Blanchard, Maurice

Écrivain (1890 - 1960)

Maurice Blanchard, écrivain, pilote, ingénieur, entrepreneur...et Résistant.


- Maurice Blanchard

Maurice Blanchard est né à Montdidier en 1890 puis il y est revenu pour passer la fin de sa vie et y mourir en 1960.

Enfant unique, il vit avec sa mère, abandonnée par son père. La nécessité conduit celle-ci à le placer dès l’âge de douze ans comme apprenti serrurier à Paris. Il est ensuite maréchal-ferrant puis ouvrier.

En 1907, il quitte ce « bagne industriel » et s’engage à l’arsenal de Toulon dans la marine. Durant la Première Guerre mondiale, Maurice Blanchard est pilote de chasse de l’escadrille de Dunkerque. Il est le seul rescapé de l’escadrille.

Seul, il reprend ses études, il est détaché au ministère de l’Air où il travaille à la conception d’hydravions.

En 1917, il est reçu premier à l’École des ingénieurs mécaniciens de la Marine. Il travaillera dès lors pour Blériot-Spad, puis fonde sa propre entreprise à Saint-Cloud.


- Maurice Blanchard, affiche Crédits : CRDP d'Amiens

Pendant la Seconde Guerre mondiale, résistant, l’ingénieur espionne dans les bureaux parisiens de la firme allemande Junkers.

Il s’engage dans la Résistance (groupe Brutus-Vidal). 

Ceci lui vaut, en 1945, d’être décoré de la Croix de guerre et de la croix de guerre anglaise.

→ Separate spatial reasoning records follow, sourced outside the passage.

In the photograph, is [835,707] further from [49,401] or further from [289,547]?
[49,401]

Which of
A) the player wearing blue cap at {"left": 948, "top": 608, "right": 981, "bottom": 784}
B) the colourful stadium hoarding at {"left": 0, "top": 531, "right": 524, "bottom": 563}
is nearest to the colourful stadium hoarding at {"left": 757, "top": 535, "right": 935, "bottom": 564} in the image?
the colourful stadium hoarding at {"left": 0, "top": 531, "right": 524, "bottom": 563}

- Maurice Blanchard Crédits : CRDP d'Amiens


- Maurice Blanchard Crédits : CRDP d'Amiens

Lorsque sonne l’heure de la retraite, Maurice Blanchard revient à Montdidier.

La ferme familiale a disparu avec les bombardements en 1918, mais on peut voir à Montdidier la maison aux 15 et 17, rue Saint-Martin, dans les faubourgs de la ville, où l’homme, sauvage et fuyant aux yeux de ses voisins vécu ses deux dernières années en compagnie de sa femme.

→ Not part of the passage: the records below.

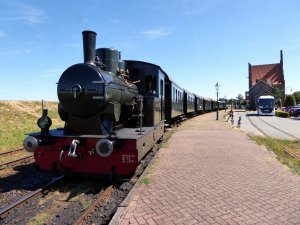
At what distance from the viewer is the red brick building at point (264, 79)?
8006cm

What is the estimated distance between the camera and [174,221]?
4.24 m

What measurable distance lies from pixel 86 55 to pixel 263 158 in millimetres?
6049

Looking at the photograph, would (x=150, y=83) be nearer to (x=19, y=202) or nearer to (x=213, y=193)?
(x=213, y=193)

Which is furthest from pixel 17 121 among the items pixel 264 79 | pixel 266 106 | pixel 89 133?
pixel 264 79

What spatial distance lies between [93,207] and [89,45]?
3.86 metres

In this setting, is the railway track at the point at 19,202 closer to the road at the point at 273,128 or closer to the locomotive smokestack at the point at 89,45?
the locomotive smokestack at the point at 89,45

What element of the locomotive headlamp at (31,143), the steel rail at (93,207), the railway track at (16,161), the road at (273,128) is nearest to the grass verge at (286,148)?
the road at (273,128)

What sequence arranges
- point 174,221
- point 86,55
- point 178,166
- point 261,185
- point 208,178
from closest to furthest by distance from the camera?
point 174,221, point 261,185, point 208,178, point 86,55, point 178,166

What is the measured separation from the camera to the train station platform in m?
4.39

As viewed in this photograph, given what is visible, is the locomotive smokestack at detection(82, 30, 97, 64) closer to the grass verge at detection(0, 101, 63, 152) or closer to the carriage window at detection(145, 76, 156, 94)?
the carriage window at detection(145, 76, 156, 94)

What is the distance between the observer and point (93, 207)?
5129mm

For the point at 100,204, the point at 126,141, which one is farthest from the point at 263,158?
the point at 100,204

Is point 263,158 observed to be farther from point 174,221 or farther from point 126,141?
point 174,221

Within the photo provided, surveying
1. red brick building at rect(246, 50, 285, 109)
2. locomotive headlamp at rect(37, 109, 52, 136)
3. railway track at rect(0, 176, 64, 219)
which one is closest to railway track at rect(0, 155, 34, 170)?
locomotive headlamp at rect(37, 109, 52, 136)
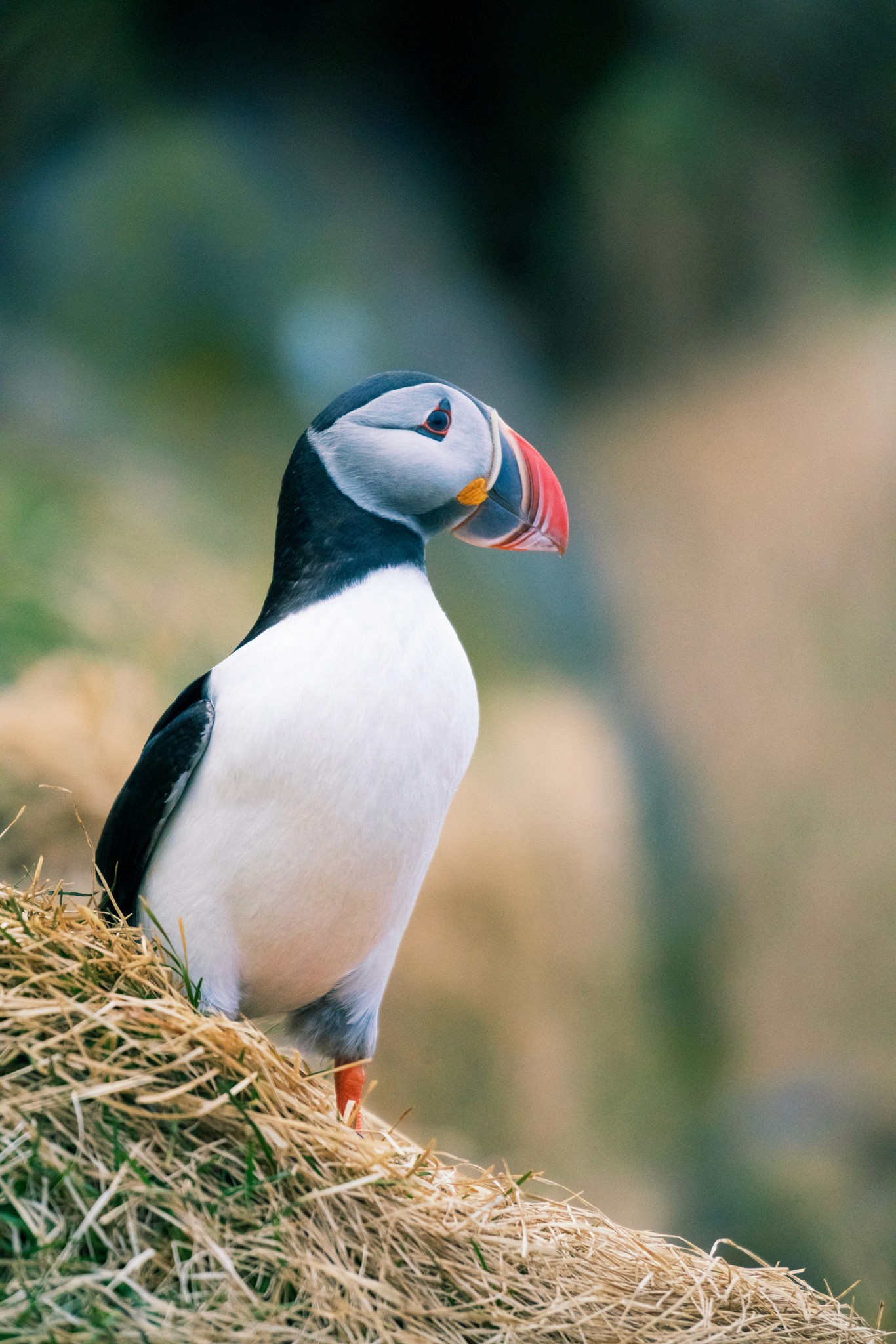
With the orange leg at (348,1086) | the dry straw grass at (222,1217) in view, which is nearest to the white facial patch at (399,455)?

C’est avec l’envie de renouer avec ses années d’enfance, certes traumatisantes, mais avec ces images de paysages, de bruits et de scènes si familières à sa mémoire qu’il vit à présent.

Le poète et l’écrivain

« Dans la chambre avec mes souvenirs douloureux, mourir sous un brillant soleil d’hiver, mourir sur l’épaule de ma compagne dont les yeux humides et brillants se ferment lentement avec une très grande douceur sur les rêves inachevés et enfouis pour toujours » .
Ainsi s’exprime le poète en 1960 dans une de ses dernières œuvres.

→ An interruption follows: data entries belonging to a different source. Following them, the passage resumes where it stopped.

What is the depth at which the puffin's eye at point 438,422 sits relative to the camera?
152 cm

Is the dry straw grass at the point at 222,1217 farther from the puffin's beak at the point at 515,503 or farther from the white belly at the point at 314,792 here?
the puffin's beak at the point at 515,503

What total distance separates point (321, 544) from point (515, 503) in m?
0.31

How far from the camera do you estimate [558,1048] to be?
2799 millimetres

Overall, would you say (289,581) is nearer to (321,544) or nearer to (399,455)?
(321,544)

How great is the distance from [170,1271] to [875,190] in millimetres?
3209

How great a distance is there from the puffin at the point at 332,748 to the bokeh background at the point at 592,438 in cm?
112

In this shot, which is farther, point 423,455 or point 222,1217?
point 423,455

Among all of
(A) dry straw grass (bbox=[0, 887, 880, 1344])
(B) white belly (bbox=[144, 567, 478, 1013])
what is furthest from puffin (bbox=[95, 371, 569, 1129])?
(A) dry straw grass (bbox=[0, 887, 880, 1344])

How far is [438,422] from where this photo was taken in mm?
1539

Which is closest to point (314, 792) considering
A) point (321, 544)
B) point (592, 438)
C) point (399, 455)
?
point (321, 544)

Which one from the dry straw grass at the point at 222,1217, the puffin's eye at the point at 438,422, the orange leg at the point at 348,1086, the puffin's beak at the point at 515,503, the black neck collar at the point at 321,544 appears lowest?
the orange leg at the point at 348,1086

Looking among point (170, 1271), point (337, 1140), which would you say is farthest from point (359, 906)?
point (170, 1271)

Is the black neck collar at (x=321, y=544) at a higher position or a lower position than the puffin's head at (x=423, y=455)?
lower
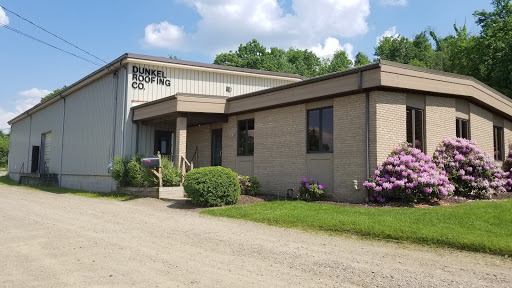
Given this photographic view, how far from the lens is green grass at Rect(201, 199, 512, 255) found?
6.82 m

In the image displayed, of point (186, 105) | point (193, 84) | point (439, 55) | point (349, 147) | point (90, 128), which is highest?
point (439, 55)

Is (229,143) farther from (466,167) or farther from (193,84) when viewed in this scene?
(466,167)

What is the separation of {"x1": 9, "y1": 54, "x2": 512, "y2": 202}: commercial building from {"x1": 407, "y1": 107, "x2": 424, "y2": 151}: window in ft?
0.11

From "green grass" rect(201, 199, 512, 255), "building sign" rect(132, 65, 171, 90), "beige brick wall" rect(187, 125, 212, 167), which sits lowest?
"green grass" rect(201, 199, 512, 255)

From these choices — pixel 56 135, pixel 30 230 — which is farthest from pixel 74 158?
pixel 30 230

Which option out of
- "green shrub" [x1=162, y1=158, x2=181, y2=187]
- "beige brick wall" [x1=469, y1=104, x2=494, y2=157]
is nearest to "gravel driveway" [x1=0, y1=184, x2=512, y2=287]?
"green shrub" [x1=162, y1=158, x2=181, y2=187]

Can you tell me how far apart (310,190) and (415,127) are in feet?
12.3

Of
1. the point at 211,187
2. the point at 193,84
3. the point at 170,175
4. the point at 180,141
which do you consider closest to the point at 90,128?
the point at 193,84

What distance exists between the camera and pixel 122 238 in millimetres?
7625

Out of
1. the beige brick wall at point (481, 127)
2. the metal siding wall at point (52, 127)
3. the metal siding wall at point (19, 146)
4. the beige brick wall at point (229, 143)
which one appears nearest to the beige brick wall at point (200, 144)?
the beige brick wall at point (229, 143)

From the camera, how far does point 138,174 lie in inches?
638

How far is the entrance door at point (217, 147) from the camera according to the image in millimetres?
17719

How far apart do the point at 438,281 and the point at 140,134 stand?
1659cm

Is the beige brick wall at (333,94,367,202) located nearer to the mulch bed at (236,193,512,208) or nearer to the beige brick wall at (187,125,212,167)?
the mulch bed at (236,193,512,208)
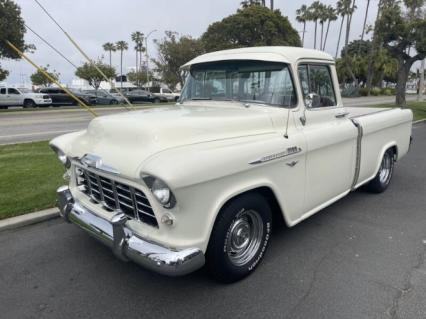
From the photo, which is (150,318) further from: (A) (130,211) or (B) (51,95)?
(B) (51,95)

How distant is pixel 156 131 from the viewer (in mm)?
2812

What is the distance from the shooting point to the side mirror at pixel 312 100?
12.2ft

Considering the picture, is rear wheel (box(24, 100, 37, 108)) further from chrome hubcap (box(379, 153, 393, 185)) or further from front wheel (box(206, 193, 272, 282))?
front wheel (box(206, 193, 272, 282))

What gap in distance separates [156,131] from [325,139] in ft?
6.11

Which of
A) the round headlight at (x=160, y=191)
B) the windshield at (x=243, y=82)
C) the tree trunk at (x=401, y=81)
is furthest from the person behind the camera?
the tree trunk at (x=401, y=81)

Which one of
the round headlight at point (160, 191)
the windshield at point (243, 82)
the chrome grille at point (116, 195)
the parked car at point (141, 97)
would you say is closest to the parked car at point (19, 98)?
the parked car at point (141, 97)

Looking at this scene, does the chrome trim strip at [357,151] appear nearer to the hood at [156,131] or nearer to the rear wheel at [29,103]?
the hood at [156,131]

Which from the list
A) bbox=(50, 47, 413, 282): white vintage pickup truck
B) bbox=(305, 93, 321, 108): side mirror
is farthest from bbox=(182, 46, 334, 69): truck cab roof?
bbox=(305, 93, 321, 108): side mirror

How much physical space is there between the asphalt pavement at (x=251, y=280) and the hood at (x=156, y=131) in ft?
3.55

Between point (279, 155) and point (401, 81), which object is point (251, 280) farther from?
point (401, 81)

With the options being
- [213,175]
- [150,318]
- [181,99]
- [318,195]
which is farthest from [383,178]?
[150,318]

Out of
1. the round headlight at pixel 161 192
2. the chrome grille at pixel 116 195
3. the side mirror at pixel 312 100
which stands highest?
the side mirror at pixel 312 100

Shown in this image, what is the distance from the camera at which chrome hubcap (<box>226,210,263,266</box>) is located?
3027 mm

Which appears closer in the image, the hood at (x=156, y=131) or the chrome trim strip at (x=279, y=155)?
the hood at (x=156, y=131)
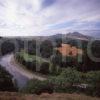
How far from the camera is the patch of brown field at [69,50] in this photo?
17.4ft

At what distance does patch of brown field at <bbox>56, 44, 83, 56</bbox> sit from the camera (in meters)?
5.30

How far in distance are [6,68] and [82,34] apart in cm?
186

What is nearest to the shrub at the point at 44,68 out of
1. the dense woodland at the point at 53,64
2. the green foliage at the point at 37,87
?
the dense woodland at the point at 53,64

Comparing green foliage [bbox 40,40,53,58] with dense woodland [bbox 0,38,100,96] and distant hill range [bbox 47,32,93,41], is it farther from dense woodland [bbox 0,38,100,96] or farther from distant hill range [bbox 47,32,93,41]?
distant hill range [bbox 47,32,93,41]

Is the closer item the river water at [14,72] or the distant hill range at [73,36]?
the river water at [14,72]

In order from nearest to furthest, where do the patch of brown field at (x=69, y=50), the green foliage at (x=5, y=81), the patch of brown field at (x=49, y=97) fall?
the patch of brown field at (x=49, y=97) < the green foliage at (x=5, y=81) < the patch of brown field at (x=69, y=50)

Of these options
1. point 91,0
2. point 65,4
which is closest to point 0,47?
point 65,4

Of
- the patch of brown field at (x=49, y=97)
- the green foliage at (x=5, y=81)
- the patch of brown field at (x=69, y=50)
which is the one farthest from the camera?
the patch of brown field at (x=69, y=50)

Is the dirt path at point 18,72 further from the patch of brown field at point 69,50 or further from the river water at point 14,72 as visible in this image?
the patch of brown field at point 69,50

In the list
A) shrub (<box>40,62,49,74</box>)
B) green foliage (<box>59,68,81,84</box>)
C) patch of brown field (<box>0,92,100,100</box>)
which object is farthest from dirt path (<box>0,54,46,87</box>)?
green foliage (<box>59,68,81,84</box>)

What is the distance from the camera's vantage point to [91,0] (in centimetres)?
527

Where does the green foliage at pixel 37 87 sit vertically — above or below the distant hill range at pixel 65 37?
below

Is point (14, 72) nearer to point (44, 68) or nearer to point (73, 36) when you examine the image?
point (44, 68)

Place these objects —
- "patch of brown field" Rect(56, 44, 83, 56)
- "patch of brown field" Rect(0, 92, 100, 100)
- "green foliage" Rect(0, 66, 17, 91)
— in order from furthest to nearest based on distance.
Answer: "patch of brown field" Rect(56, 44, 83, 56), "green foliage" Rect(0, 66, 17, 91), "patch of brown field" Rect(0, 92, 100, 100)
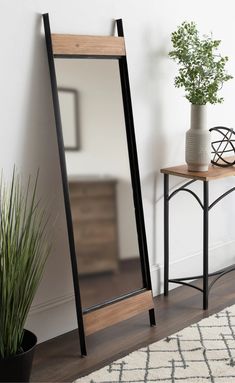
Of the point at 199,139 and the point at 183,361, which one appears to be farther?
the point at 199,139

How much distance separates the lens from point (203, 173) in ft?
10.5

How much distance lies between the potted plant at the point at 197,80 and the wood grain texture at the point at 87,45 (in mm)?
361

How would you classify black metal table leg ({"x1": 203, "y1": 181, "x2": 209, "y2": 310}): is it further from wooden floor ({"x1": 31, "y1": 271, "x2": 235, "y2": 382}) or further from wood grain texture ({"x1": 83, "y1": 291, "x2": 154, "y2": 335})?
wood grain texture ({"x1": 83, "y1": 291, "x2": 154, "y2": 335})

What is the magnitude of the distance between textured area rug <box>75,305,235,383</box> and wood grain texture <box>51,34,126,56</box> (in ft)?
4.76

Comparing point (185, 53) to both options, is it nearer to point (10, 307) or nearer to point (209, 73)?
point (209, 73)

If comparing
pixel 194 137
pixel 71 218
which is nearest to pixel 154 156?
pixel 194 137

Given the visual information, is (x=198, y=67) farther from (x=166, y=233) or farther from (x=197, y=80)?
(x=166, y=233)

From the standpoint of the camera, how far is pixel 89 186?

Dès les années 1920, il se prend de passion pour la philosophie et étudie les langues anciennes et vivantes. Admirateur de Dante, Conrad et Shakespeare (dont il traduit des sonnets), il découvre la poésie, en particulier Paul Eluard et les surréalistes.

Dès lors, il écrit lui-aussi, une bonne dizaine de volumes, à partir de 1929, ce qui lui vaut l’amitié des cercles avant-gardistes parisiens, de Joë Bousquet et René Char notamment, son ami qui lui dédie le poème : Les Observateurs et les rêveurs .

Au mois de mars 1960, dans les colonnes du Courier picard , un journaliste, dans son compte-rendu de la mort de Blanchard, déplore la faible affluence qui assiste le cortège funèbre.

Quarante ans s’écouleront avant qu’un biographe et l’université s’intéresse à son œuvre et à son journal.

Pourtant l’homme, sa vie et ses textes, ne manquent pas de relief.

Un enfant de Montdidier est devenu un écrivain de renom.

La main à plume

En 1941, tandis que de nombreux surréalistes sont en Amérique, une poignée de jeunes gens décident de se réunir à Paris dans le but de maintenir le surréalisme en France occupée.

En référence au vers de Rimbaud La Main à Plume vaut la main à charrue , le groupe se baptise La Main à plume et affiche ainsi sa volonté d’insoumission.

L’opposition ne sera pas qu’intellectuelle et cette génération des « 20 ans en l’an 40 » payera un lourd tribut à la lutte armée : sur la vingtaine de ses membres durables, huit ne connurent pas la fin de la guerre.

La Main à plume fut l’expression d’une jeunesse radicalisée qui se réfugia dans les manifestes du surréalisme d’André Breton, pour se tenir « aussi loin de Péguy et d’Aragon qu’elle l’est de M. Drieu La Rochelle » (Jean Simonpoli, 1943).

Le groupe, qui compte dans ses rangs Paul Eluard et Maurice Nadeau, a fait paraître, dans une semi-clandestinité, une dizaine de publications collectives et une trentaine de plaquettes individuelles.